- **SUPPLIED RECORDS**
☆ ☆ ☆ ☆ ☆
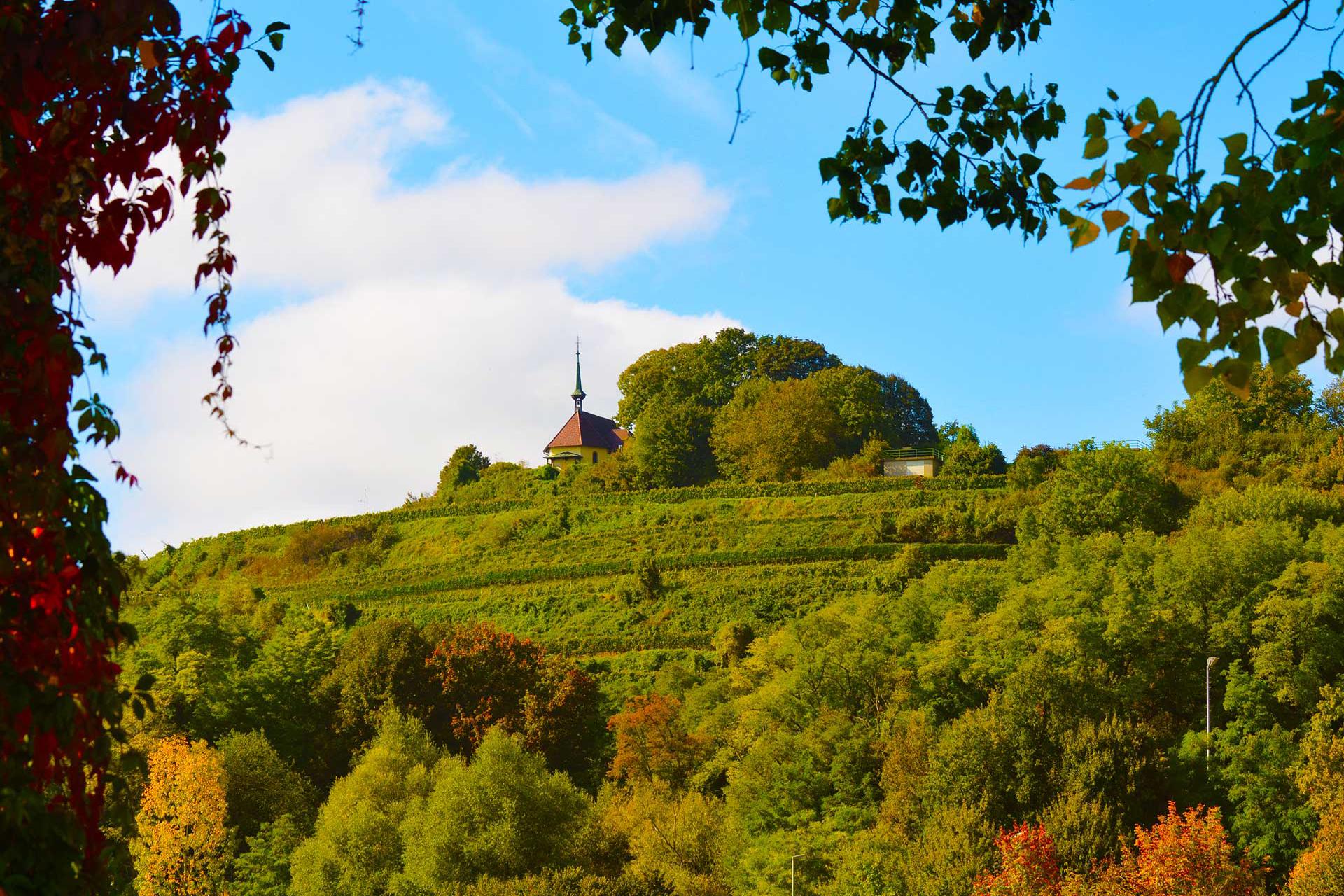 Landschaft_Munzingen_3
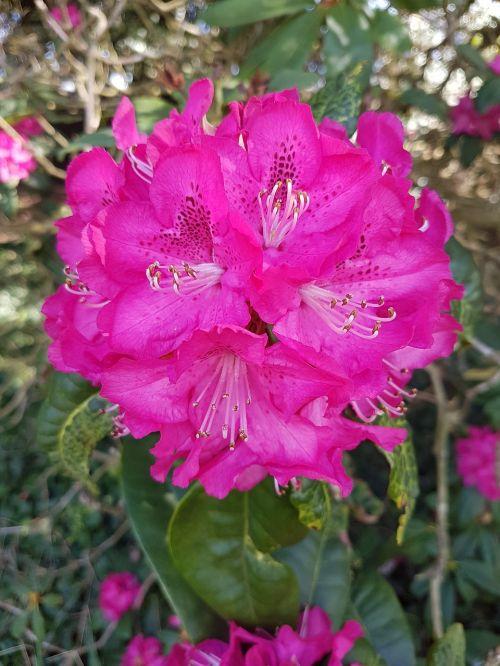 pink vibrant flower
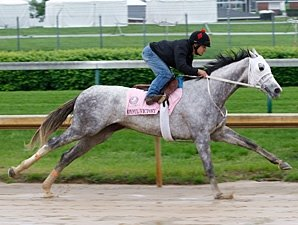 Joyful Victory Posts Bullet Work at Churchill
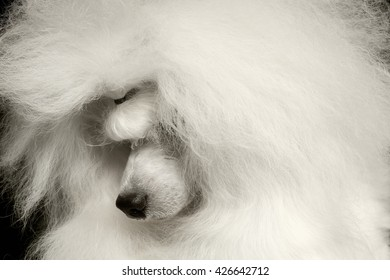 Closeup long groomed White Hair Poodle Dog guiltily lowered his head Isolated on Black Background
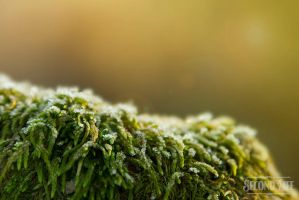 Frozen moss by DillonStein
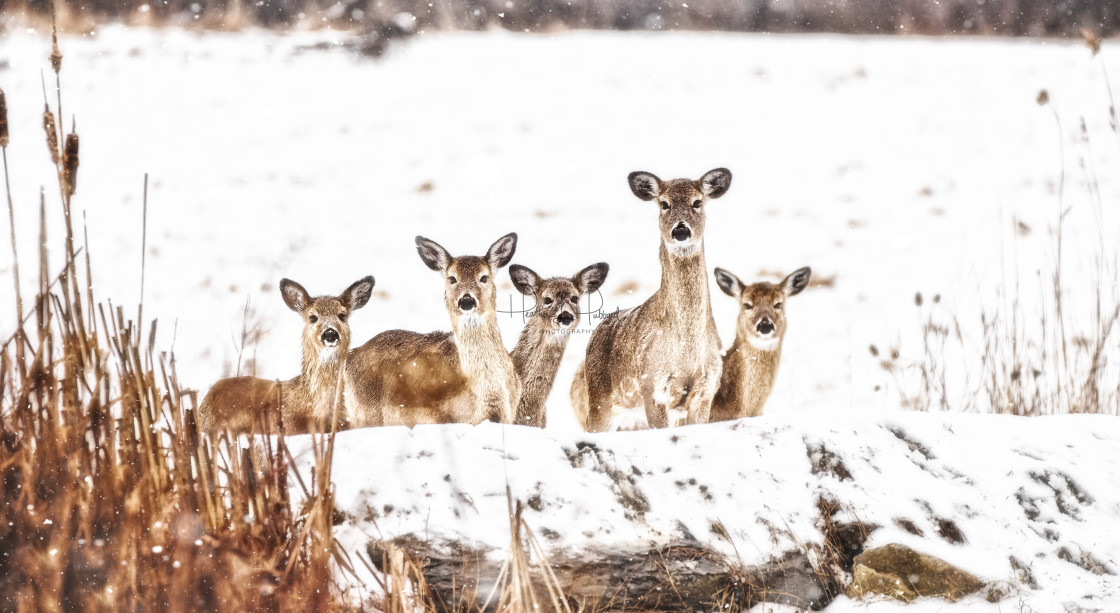 """The Herd"" stock image"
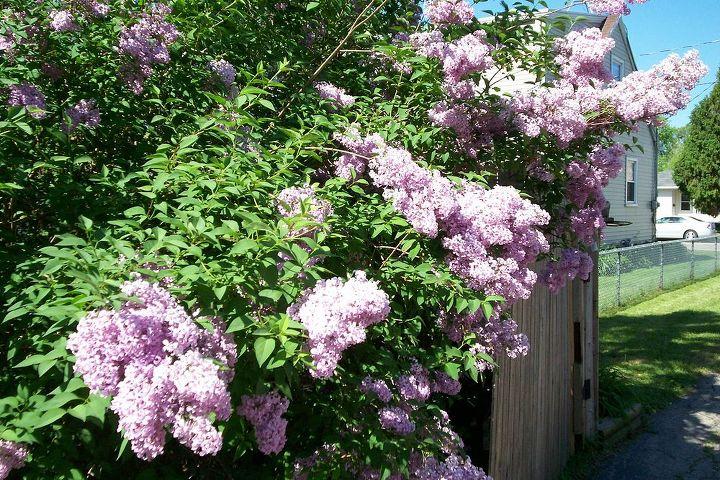 q flowers i have, flowers, gardening, lilic tree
☆ ☆ ☆ ☆ ☆
- **EXERCISE REQUIREMENTS**
The entries above are to be repeated in full, except for their pictures.

- **OUTPUT BELOW**
 Landschaft_Munzingen_3
 pink vibrant flower
 Joyful Victory Posts Bullet Work at Churchill
 Closeup long groomed White Hair Poodle Dog guiltily lowered his head Isolated on Black Background
 Frozen moss by DillonStein
 """The Herd"" stock image"
 q flowers i have, flowers, gardening, lilic tree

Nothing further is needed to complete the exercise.